Rabu, 02 Januari 2013

LAKU DAN IDE



                JIKA PERBEDAAN ADALAH JODOH
        LANTAS DIMANAKAH LETAK CINTA
        …………………………………………….
        ……………… KARMA DAN JODOH ITU
        SAMA SAJA
        SEBAB CINTA HANYALAH WAKTU

            Kebanyakan dari kita hidup dalam serentetan laku,yang sepintas lalu tampaknya tidak ada hubungannya satu sama lain, laku-laku yang terpisah dan berdiri sendiri-sendiri, yang membawa kepada disintegrasi, kepada frustasi. Itulah suatu masalah yang menyangkut tiap orang di antara kita, karena kita hidup dari laku dan tanpa laku tidak ada hidup,tidak pengalaman, tidak ada pemikiran. Pikiran adalah laku; dan semata-mata mengejar laku pada tataran tertentu dalam kesadaran, yakni yang lahiriah, hanya terjebak dalam laku yang tertuju ke luar tanpa memahami seluruh proses laku itu sendir, tak boleh tidak akan membawa kita kepada frustasi, kepada penderitaan.

--- BLOK DATA ---
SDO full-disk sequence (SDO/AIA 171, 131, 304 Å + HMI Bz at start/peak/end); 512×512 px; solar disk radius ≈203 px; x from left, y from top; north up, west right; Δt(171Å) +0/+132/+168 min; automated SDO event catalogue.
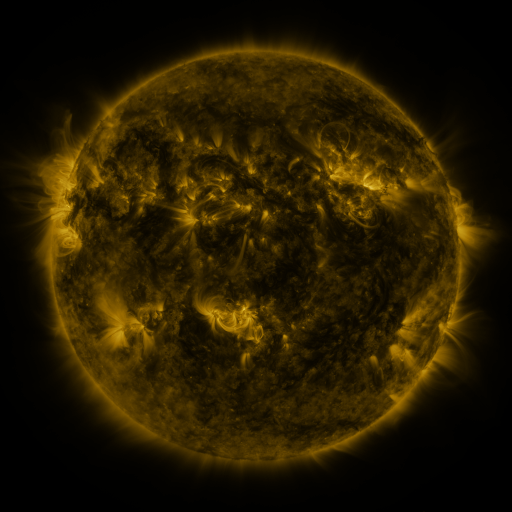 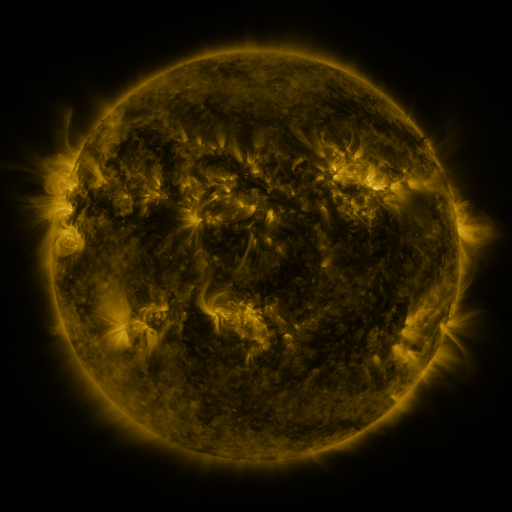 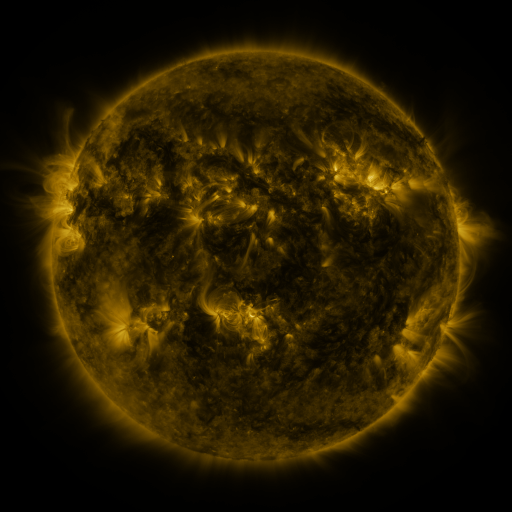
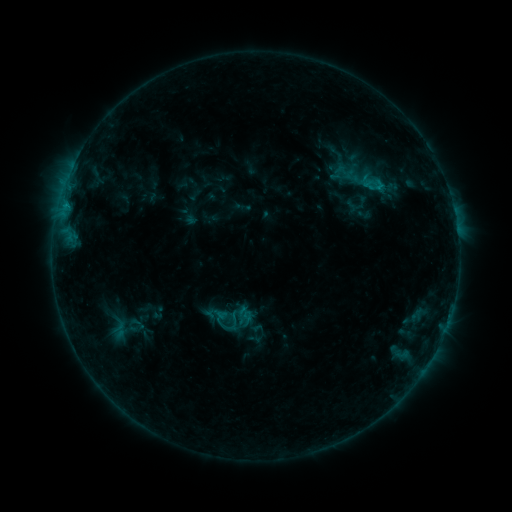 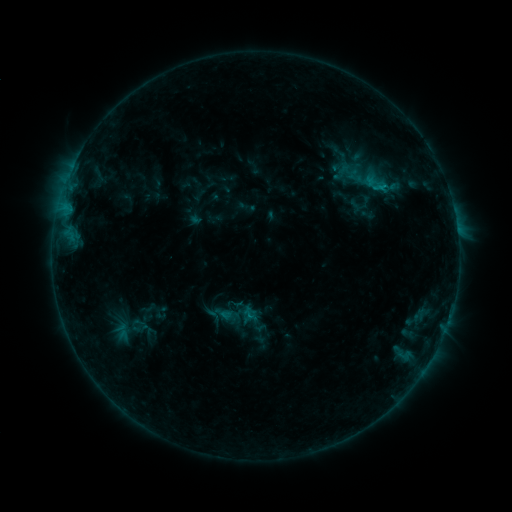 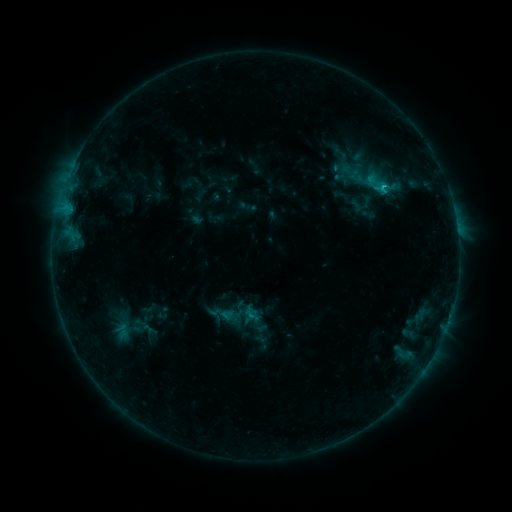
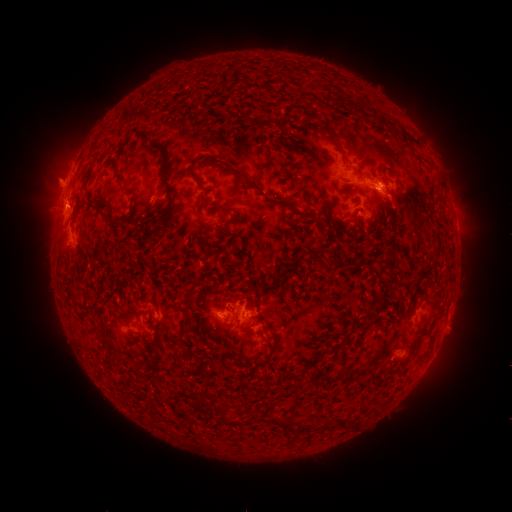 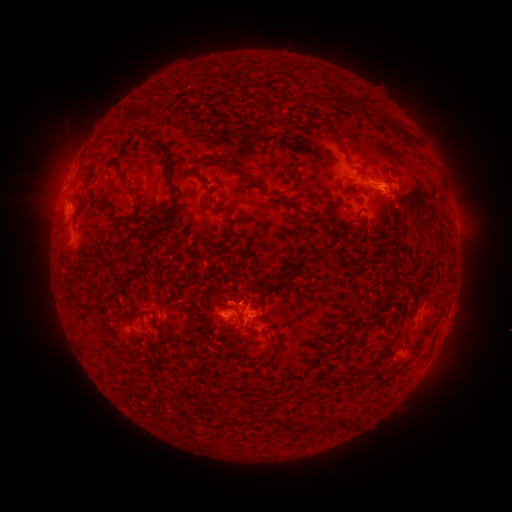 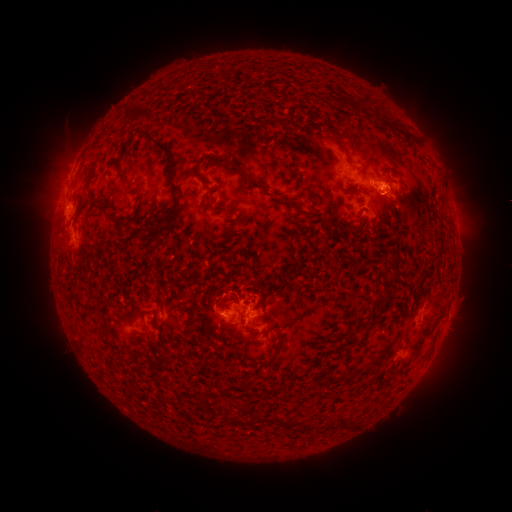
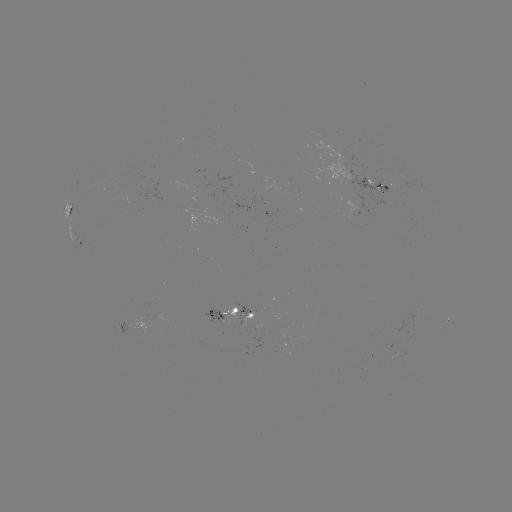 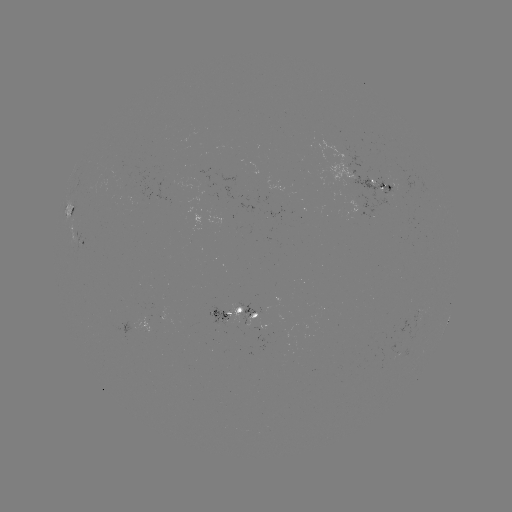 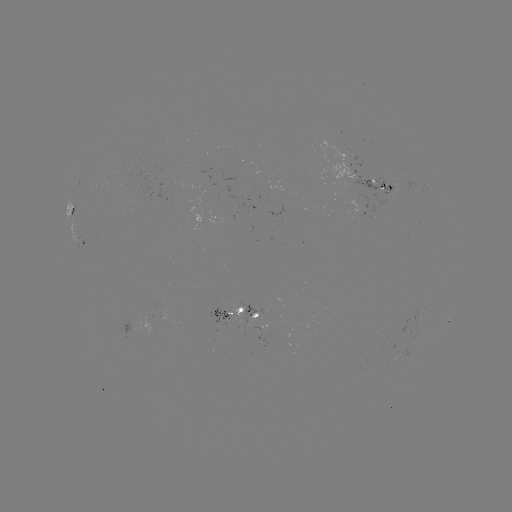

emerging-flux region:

--- URAIAN TUGAS ---
Sebutkan semua hal yang menurut bacaan tentang laku tidak ada tanpa laku.

--- JAWABAN LENGKAP ---
Tanpa laku tidak ada hidup, pengalaman, dan pemikiran.